Войти туда заставить себя я не смогла. Участок лагеря был большой, можно было найти укромное место под кустиком или перелезть через забор и затеряться в лесу. Но днем это делать было сложно: ходили строем — то на линейку, то на речку, то в столовку. На третий день, когда терпеть было невмоготу, поздно вечером я вышла из палаты и шмыгнула к забору. Он был низкий, перелезть не трудно, тропинка вела в овраг, к ручью, и там было сколько угодно укромных кустиков, даже больше, чем нужно. Было страшновато. Но страх я преодолела, потому что бывают вещи и поважнее страха. Проскользнула я обратно в палату и, счастливая, уснула. С тех пор я практиковала ночные вылазки почти ежедневно.
Однако возникло некое препятствие: на терраске, которую надо было миновать, по вечерам стали собирать¬ся наши вожатые. Они за первые же дни сдружились, за-романились и сидели до позднего часа. Часов, замечу, ни у кого из них не было. Знали: поздно, очень поздно, совсем поздно.

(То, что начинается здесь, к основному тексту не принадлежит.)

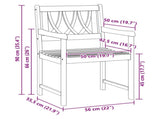 Garden Chairs 2 pcs Natural Solid Acacia Wood 42028081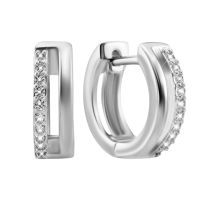 Серебряные серьги-конго с фианитами (SZDE13971)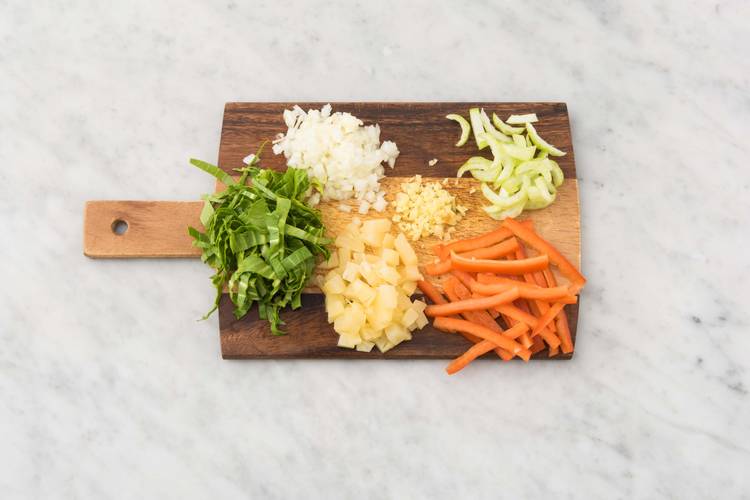 Préparer les légumes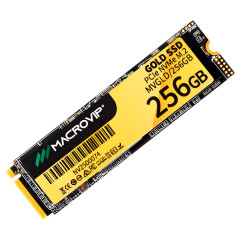 SSD M2 PCle Gen 3x4 GOLD MACROVIP 256GB MVGLD/256GB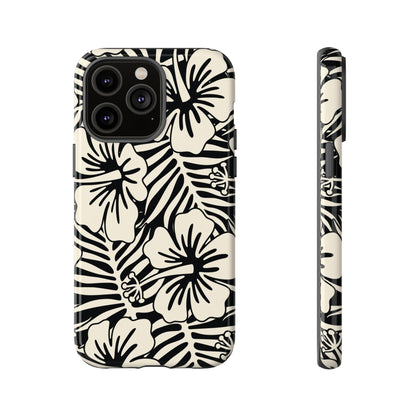 Funda para iPhone con estampado de flores tropicales de Island Girl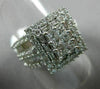 ESTATE LARGE 2.0CT DIAMOND 14KT WHITE GOLD 3D MULTI SHAPE CLUSTER PROMISE RING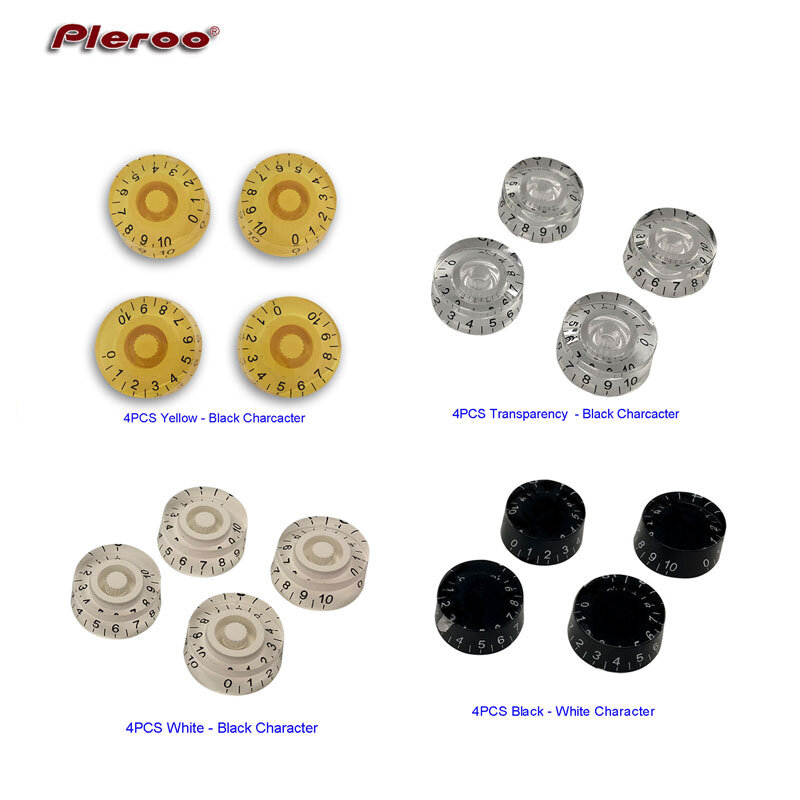 Guitar Parts Set of 4 PCS FOR US Gib LP Faded T SPEED CONTROL KNOBS Volume Tone Guitar Control knobs Volume Tone
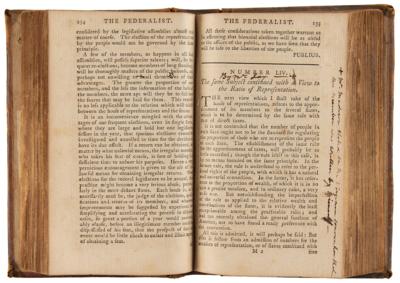Lot #6011 Alexander Hamilton: The Federalist Papers (Extremely Rare Original 1788 First Edition Printing, Vol. II) - Image 5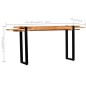 vidaXL Mesa consola de madera maciza reciclada ajustable vidaXL Mesa consola de madera maciza reciclada ajustable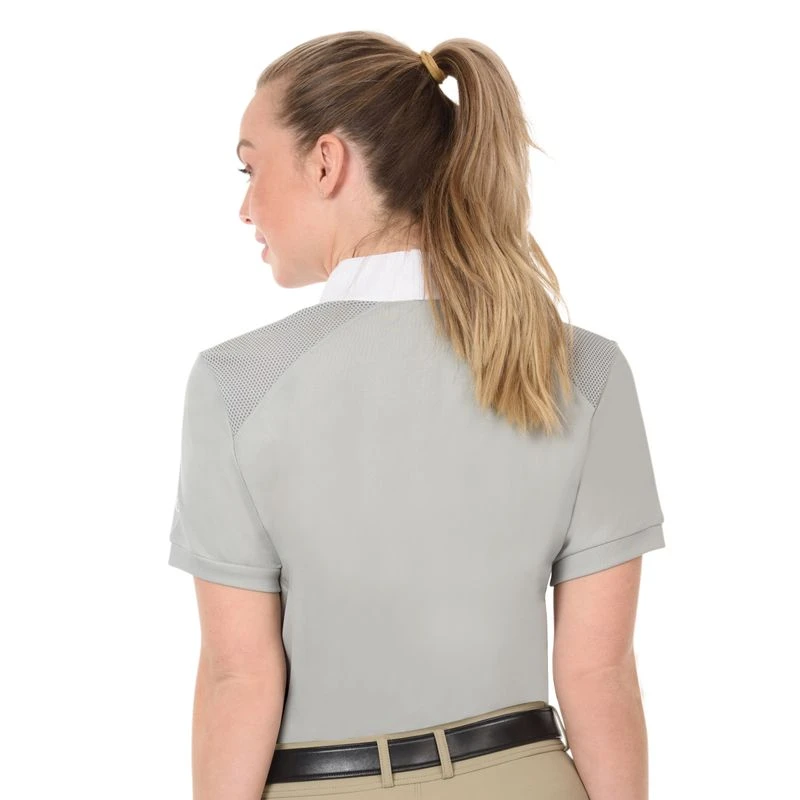 Ovation Women's Signature Performance Shirt - Grey 2 Ovation Women's Signature Performance Shirt - Grey - Image 2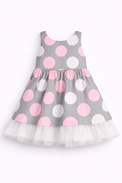 Girl wearing Anaario Pink Sorbet Dress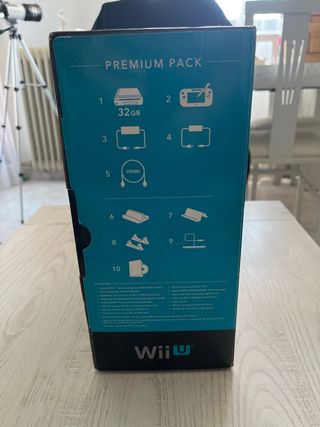 Nintendo Wii U Negra Completa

Но выйти было очень уж нужно, и я нашла выход. Он был окно. Спальня наша человек на двадцать, под окном вплотную стоит кровать, на ней девочка со странным именем Юзефа, как потом выяснилось, из семьи польских коммунистов, сбежавших в свое время в СССР. Она вроде спит. Препятствие. Второе препятствие — высота. Мы не совсем на первом этаже. Но и не совсем на втором. Называется бельэтаж. Высокий первый. Но очень хочется. Я стою возле Юзефиной койки, а она глаза открыла и спрашивает: ты чего?
Я, интеллигентная девочка, говорю: мне по-большому надо.
Она тихо спрашивает: в уборную пойдешь?
— Нет, говорю, в лесок.
— Возьми меня с собой.
— Да я вот и смотрю, нельзя ли в окошко вылезти?
— А в дверь? — спрашивает Юзефа.
— Нет, на террасе вожатые сидят.
В ту ночь я не решилась в окошко вылезти. А на следующую так приспичило, что я выпрыгнула. Обратно влезать оказалось легче, Юзефа руку протянула. Я влезла — она вдруг заплакала:
— Тебе хорошо, а я в уборную не могу войти, а спрыгнуть боюсь…
Прошла неделя, вожатые куда-то ушли, на терраске никого не было, и я повела трясущуюся Юзефу в обжитой лесок. Удивительным образом он оставался чистеньким, несмотря на мои почти ежедневные посещения. Я тогда еще не настолько была увлечена биологией, чтобы понимать, что в природе ничего не пропадает и говно человеческое для чего-то годится…
Усадила я Юзефу под кустик, а она заплакала:
— Так я тоже не могу. Я вообще не могу. Я умру…
Но Юзефа не умерла. За два дня до конца смены она потеряла сознание, и ее увезла «скорая помощь» в Рузскую больницу. Там ей сделали операцию. Выжила. Мне потом папа рассказал, что ее спасли русские врачи от кишечной непроходимости. Такие врачи хорошие!
Но я только подумала — врачи хорошие, а уборные плохие. Но ничего не сказала. Взрослым такое не объяснишь! А вот сейчас мне интересно: а в «Артеке» какие уборные были?
И еще могу сказать, что я как Синявский: только у него с советской властью расхождения были стилистические, а у меня обонятельно-гигиенические.